▸ **Exercise instructions**:
1 > In the discussion comments, what does physics completely understand?
2 > List every sentence in the discussion comments that ends with a question mark.
3 > Copy word for word everything in the discussion comments from "I think the" down to "of Christian thought).".

▸ **Text under study**:
◇ ◇ ◇ ◇ ◇ ◇ ◇


  4. Alex- some great references! I hope every one checks out Homo Modernus....

    PJ raises the question of our knack for engaging in a higher being search; I wonder if this connects to your concern of how do we change that a to an i? Or in words I would also put it, how do we come to deeply value the human life as one of co-creating, and/or co-evolving, with Life itself? A pursuit of Life in the way we're speaking of it here, stands in sharp contrast to the more common pursuit of bread and circus.

    So another way of asking PJ's question is to ask, why isn't a sufficient supply of bread and circus enough for us to feel ourselves flourishing, in a way that truly satisfies us at the depth of of our bones?

    I think the way you bring Love into the mix here Alex, is a profound one, as you connect it with power and by implication with work; certainly, your line of thinking here has to be part of our long term inquiry.

    Physics of course, completely understands power and work. But- can power and work be PROFOUNDLY understood without understanding in an equivalently competent way, the nature of Love?

    And- how do we learn the nature of Love in such a competent way?

  5. Yes! Creativity is the connective process through which Love is actualized. There's something of a correlation here to the verse "Faith without works is dead" (to continue the invocation of Christian thought).

◇ ◇ ◇ ◇ ◇ ◇ ◇

▸ **Chart reading data**:
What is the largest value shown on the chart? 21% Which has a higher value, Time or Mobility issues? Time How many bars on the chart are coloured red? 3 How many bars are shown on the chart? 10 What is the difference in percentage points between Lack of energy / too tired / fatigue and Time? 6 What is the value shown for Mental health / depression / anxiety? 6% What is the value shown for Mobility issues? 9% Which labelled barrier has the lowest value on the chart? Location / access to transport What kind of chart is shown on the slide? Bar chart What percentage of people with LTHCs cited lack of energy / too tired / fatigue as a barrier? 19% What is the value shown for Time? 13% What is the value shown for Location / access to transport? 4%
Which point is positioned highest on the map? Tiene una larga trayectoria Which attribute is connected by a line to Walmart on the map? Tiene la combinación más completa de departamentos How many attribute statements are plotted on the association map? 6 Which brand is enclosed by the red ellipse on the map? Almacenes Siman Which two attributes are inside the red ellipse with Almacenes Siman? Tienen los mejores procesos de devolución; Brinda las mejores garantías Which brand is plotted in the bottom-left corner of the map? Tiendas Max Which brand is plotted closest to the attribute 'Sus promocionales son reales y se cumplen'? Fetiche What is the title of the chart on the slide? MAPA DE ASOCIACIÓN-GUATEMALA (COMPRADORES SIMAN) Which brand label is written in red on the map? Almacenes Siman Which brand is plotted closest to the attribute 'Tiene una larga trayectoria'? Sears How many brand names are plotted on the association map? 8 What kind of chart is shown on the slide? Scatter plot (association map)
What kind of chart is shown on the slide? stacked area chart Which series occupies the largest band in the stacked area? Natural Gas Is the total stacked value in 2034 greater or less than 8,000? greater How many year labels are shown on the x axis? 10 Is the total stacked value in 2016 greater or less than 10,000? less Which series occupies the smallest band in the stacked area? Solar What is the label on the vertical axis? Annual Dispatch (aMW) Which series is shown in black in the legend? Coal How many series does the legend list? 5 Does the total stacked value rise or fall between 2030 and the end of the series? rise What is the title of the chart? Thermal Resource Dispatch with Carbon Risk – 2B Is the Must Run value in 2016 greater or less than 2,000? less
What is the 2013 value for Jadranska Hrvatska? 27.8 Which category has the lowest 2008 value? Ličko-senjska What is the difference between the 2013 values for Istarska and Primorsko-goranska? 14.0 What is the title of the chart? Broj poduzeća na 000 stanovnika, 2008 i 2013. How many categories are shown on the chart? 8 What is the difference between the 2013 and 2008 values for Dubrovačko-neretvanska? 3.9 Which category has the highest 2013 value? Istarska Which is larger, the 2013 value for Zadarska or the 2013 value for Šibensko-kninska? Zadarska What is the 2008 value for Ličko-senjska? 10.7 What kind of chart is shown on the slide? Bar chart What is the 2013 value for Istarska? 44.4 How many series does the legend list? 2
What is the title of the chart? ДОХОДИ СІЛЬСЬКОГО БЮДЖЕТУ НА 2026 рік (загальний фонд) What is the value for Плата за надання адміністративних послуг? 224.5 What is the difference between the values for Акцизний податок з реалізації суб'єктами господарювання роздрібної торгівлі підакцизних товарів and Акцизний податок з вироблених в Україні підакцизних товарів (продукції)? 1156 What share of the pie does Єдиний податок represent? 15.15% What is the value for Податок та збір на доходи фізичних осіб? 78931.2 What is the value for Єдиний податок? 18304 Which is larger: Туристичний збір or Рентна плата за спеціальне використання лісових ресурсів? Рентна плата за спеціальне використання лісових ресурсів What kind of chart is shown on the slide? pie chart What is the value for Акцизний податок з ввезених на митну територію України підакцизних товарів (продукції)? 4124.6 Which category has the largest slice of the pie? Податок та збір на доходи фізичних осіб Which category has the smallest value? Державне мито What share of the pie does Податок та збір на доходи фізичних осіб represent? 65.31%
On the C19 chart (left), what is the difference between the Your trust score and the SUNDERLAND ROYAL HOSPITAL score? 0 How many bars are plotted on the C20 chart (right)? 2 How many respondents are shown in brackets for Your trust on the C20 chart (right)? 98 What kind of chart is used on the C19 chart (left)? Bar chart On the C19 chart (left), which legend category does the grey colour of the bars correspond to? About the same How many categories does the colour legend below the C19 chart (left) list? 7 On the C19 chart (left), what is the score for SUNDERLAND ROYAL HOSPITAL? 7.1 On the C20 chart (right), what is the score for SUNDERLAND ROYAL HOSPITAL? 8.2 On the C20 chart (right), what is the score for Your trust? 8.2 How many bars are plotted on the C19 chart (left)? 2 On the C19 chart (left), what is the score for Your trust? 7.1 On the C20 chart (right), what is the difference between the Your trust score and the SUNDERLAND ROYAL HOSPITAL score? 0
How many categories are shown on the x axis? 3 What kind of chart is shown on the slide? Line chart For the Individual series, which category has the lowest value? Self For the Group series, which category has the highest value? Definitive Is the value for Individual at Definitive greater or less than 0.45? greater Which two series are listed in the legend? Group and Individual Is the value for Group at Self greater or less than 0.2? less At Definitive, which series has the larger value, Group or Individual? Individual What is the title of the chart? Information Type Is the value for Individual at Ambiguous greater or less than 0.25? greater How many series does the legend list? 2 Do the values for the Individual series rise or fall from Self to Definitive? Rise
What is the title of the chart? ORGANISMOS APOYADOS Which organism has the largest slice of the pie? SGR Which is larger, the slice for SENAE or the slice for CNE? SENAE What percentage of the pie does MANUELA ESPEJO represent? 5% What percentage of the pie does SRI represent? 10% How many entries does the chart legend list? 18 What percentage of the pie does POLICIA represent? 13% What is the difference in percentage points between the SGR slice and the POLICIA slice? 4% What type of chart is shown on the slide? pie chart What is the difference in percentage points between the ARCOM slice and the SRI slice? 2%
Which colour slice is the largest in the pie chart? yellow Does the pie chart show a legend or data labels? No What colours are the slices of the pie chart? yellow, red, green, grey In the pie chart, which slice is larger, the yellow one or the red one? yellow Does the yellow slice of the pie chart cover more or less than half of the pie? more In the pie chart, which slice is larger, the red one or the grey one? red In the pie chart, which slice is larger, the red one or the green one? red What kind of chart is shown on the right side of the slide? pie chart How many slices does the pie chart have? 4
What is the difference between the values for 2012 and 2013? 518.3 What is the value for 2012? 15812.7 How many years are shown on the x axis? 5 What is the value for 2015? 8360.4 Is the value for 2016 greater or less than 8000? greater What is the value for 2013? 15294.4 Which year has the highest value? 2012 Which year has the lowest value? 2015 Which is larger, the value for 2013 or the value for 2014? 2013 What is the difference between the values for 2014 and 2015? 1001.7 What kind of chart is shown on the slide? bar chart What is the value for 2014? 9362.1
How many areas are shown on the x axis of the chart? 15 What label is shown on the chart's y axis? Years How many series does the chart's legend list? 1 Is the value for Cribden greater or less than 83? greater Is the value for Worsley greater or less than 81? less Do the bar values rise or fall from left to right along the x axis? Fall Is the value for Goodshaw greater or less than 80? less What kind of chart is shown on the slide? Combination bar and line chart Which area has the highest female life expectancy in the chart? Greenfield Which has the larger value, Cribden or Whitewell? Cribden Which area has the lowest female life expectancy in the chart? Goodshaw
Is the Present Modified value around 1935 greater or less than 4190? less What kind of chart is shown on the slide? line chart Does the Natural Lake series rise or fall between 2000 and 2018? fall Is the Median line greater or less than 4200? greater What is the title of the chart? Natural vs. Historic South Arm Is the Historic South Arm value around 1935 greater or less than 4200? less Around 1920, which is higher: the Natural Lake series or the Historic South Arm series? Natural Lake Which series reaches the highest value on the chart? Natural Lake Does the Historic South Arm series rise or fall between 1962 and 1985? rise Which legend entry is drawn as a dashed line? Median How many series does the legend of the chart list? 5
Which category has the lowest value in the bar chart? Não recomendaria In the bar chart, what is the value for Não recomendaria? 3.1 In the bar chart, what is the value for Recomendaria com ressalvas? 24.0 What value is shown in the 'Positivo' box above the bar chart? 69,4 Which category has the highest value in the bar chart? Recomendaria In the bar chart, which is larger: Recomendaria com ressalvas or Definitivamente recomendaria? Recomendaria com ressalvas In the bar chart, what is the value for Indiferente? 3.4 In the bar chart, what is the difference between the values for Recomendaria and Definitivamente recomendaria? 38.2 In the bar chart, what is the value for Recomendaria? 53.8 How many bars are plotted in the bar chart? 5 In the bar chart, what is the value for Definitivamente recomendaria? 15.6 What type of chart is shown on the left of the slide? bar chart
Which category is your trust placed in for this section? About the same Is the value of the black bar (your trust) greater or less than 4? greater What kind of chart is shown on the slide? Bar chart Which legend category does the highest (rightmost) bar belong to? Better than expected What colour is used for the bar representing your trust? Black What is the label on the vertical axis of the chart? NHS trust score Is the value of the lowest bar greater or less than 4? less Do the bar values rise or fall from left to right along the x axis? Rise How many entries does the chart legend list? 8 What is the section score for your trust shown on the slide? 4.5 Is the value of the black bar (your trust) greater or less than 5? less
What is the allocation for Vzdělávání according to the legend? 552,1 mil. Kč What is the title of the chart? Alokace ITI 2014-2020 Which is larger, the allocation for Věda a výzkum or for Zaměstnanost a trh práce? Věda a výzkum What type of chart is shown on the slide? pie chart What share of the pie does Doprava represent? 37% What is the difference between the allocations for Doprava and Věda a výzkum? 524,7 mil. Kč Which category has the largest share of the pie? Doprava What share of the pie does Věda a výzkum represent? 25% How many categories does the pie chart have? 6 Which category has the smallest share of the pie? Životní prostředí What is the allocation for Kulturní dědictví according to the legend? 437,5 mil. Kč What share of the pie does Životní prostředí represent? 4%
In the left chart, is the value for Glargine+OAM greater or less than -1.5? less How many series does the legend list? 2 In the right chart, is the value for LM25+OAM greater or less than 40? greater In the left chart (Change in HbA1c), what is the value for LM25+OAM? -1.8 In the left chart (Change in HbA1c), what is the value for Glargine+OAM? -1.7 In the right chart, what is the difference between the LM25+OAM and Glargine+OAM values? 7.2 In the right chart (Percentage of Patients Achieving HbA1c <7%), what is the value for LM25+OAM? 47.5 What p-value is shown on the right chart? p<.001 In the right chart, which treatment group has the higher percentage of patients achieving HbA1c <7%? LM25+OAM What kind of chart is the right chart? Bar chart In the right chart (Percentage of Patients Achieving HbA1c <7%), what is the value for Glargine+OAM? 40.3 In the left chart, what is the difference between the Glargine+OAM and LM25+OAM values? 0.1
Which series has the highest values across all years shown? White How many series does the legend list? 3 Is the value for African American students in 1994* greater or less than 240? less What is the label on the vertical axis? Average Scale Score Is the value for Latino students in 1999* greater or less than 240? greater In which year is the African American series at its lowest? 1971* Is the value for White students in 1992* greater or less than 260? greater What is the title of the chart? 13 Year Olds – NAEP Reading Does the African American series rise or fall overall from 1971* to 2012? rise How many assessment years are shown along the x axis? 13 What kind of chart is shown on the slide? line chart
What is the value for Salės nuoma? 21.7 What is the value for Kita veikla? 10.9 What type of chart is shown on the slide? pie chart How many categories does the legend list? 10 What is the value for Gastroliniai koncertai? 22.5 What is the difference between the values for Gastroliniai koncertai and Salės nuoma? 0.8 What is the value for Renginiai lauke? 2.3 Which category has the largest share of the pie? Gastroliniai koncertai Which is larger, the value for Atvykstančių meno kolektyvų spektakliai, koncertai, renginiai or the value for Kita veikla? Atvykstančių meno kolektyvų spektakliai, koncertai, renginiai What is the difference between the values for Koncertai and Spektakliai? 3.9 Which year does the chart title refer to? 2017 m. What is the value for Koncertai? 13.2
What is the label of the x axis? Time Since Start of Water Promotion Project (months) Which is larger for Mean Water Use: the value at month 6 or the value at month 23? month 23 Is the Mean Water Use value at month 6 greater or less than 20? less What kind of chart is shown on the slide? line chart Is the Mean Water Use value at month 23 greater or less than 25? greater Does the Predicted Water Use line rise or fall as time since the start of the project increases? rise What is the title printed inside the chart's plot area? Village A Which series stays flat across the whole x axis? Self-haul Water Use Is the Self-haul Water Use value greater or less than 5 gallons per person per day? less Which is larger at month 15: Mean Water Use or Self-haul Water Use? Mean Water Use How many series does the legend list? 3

◇ ◇ ◇ ◇ ◇ ◇ ◇

▸ **Results for the exercise**:
1 > Power and work.

2 >
1. "PJ raises the question of our knack for engaging in a higher being search; I wonder if this connects to your concern of how do we change that a to an i?"
2. "Or in words I would also put it, how do we come to deeply value the human life as one of co-creating, and/or co-evolving, with Life itself?"
3. "So another way of asking PJ's question is to ask, why isn't a sufficient supply of bread and circus enough for us to feel ourselves flourishing, in a way that truly satisfies us at the depth of of our bones?"
4. "But- can power and work be PROFOUNDLY understood without understanding in an equivalently competent way, the nature of Love?"
5. "And- how do we learn the nature of Love in such a competent way?"

3 >
I think the way you bring Love into the mix here Alex, is a profound one, as you connect it with power and by implication with work; certainly, your line of thinking here has to be part of our long term inquiry.

    Physics of course, completely understands power and work. But- can power and work be PROFOUNDLY understood without understanding in an equivalently competent way, the nature of Love?

    And- how do we learn the nature of Love in such a competent way?

  5. Yes! Creativity is the connective process through which Love is actualized. There's something of a correlation here to the verse "Faith without works is dead" (to continue the invocation of Christian thought).